===== Source text =====

I have a rather eclectic history in churches — I’ve been to Baptist services, ecumenical services, a Catholic mass, as well as nondenominational church services. But I’ve probably told you that before, dear readers. The Body of Christ is a beautiful, living organism filled with diversity in belief, creed, and tradition. I feel as though I am like a magpie, holding onto all the beautiful things I have experienced from each denomination. The ebb and flow of liturgy — which someone once told me meant “the work of the people — is one of those things.

Lent is also one of those traditions I’ve hung onto over the years. The somber remembrance of the sacrifice of Christ , the season of reflection and hope for grace has always struck a cord with me. Tonight, as I crept into the back pew of a church for the first time in probably a year, it struck an even greater cord.

Oh, what a season of sacrifice and somberness it has been, dear readers.

Yet, Lent does not always have to be so bleak.

To some, the ashes of lent are a reminder of the burnt palm fronds of Palm Sunday. The burnt remembrance of the ultimately less-than-sincere celebration of Christ’s arrival. The reminder of our fragility. The reminder of our mortality.

Yet, if we look at the situation in another way, they are the reminder that a new life awakens from the ashes. In just 40 days, we commemorate the rising of Christ from the grave. We celebrate the eternal life and love he made it possible for us to have. Without the ashes of Lent, we have no joyful Easter Sunday celebration.

In some ways, this mirrors our experiences during COVID. Without suffering, without uncertainty, we would not recognize the joy and beauty of well-being and stability. In this somber season, it is comforting to know the liturgy lives on without facing the changing tides and blowing winds of the world. Lent is here — we will observe this time period just as we have for years and decades before, unperturbed.

In Genesis, the Lord reminds Adam and Eve that they came from dust and would return to dust. As we receive ashes on Ash Wednesday, our pastor or priest reminds us of this as they draw the sooty cross upon our heads. Yet, I think this past year has also been such a reminder, with figurative ash instead of a smudge of black on our foreheads. We have given up so much — yet in the barrenness of it all, the pandemic has revealed so much in so many ways.

Lent, for all its somberness and reminders of our mortality, also provides us hope that a new joy is coming. Let us, in these coming weeks, not only reflect on the sorrow of Christ’s sacrifice, but in the coming joy that we know that he lives.

May the grace and mercy of Jesus Christ be a comfort to you, and may this season of Lent give you hope.

“Behold, I am doing a new thing; now it springs forth, do you not perceive it? I will make a way in the wilderness and rivers in the desert.”

===== Stored data =====

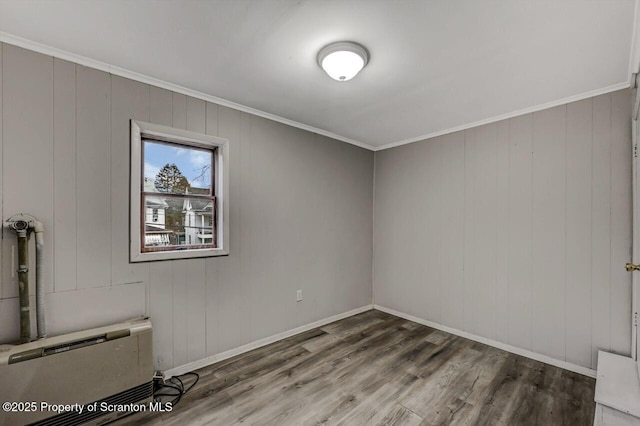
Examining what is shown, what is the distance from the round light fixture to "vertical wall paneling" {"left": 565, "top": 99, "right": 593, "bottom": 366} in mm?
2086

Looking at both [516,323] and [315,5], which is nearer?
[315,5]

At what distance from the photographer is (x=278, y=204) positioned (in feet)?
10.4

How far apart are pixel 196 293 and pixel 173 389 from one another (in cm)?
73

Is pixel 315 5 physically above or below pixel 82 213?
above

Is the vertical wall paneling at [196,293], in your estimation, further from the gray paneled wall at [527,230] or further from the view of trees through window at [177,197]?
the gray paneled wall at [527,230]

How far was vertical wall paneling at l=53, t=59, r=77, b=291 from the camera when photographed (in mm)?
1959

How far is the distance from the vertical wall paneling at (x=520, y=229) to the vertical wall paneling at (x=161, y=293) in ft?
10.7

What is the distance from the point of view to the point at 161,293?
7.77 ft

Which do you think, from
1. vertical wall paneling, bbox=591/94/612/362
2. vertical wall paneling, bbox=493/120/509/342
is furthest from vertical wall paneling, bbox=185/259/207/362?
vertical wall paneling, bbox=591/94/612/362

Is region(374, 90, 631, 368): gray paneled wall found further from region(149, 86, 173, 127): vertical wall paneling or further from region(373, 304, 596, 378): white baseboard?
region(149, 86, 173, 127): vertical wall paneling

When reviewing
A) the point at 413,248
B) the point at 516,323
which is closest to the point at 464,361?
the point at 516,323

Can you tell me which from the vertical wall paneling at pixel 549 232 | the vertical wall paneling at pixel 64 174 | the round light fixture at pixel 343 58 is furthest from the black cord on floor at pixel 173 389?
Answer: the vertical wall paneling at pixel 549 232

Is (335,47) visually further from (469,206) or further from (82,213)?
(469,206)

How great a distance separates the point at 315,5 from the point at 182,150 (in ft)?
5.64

=====

Work order | In the Lent reflection, what do some people see the ashes of Lent as a reminder of?

Response area | The burnt palm fronds of Palm Sunday.